WHAT IS REQUIRED |
Without including any pictures, reproduce the full listing exactly.

INFORMATION PROVIDED |
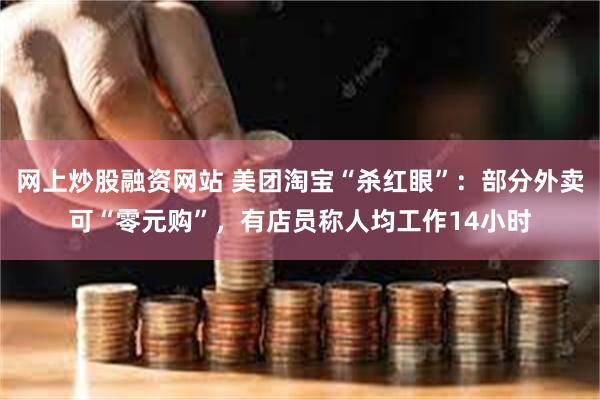 网上炒股融资网站 美团淘宝“杀红眼”:部分外卖可“零元购”,有店员称人均工作14小时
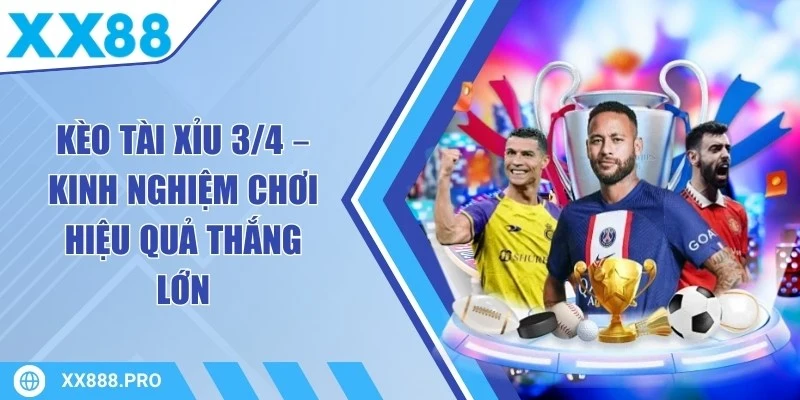 Kèo Tài Xỉu 3/4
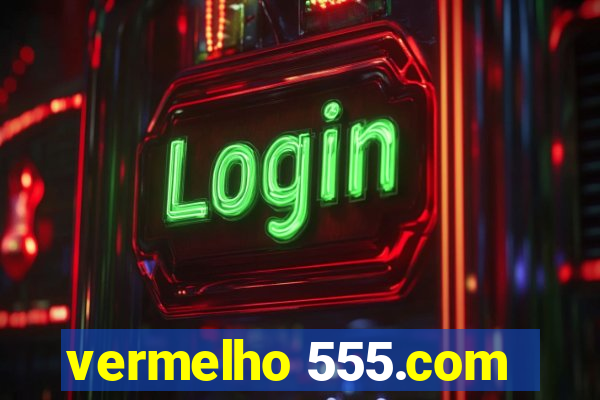 vermelho 555.com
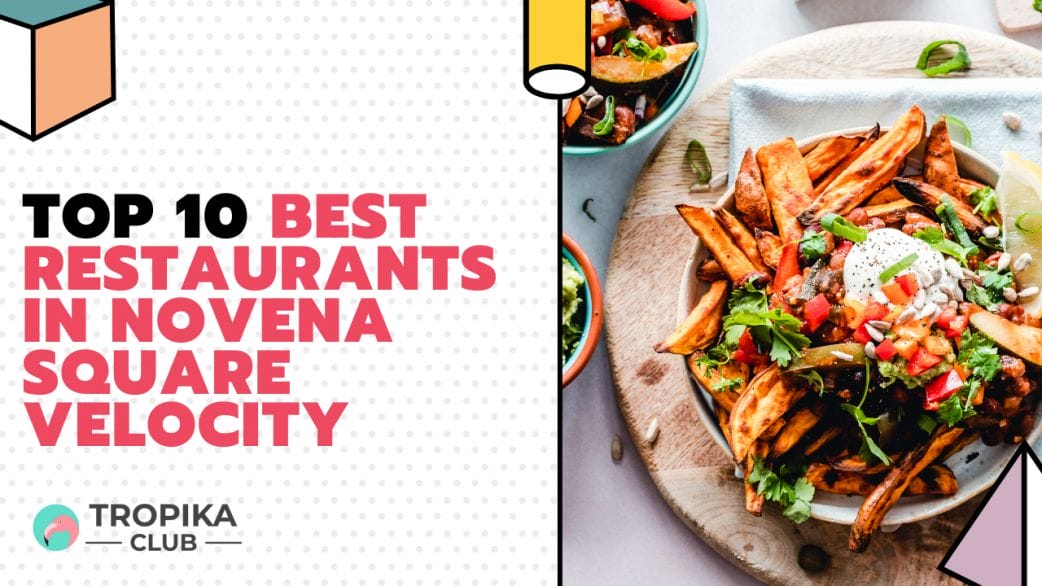 Tropika Club Thumbnails - novena velocity food - best restaurants in novena square velocity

TASK ANSWER |
 网上炒股融资网站 美团淘宝“杀红眼”:部分外卖可“零元购”,有店员称人均工作14小时
 Kèo Tài Xỉu 3/4
 vermelho 555.com
 Tropika Club Thumbnails - novena velocity food - best restaurants in novena square velocity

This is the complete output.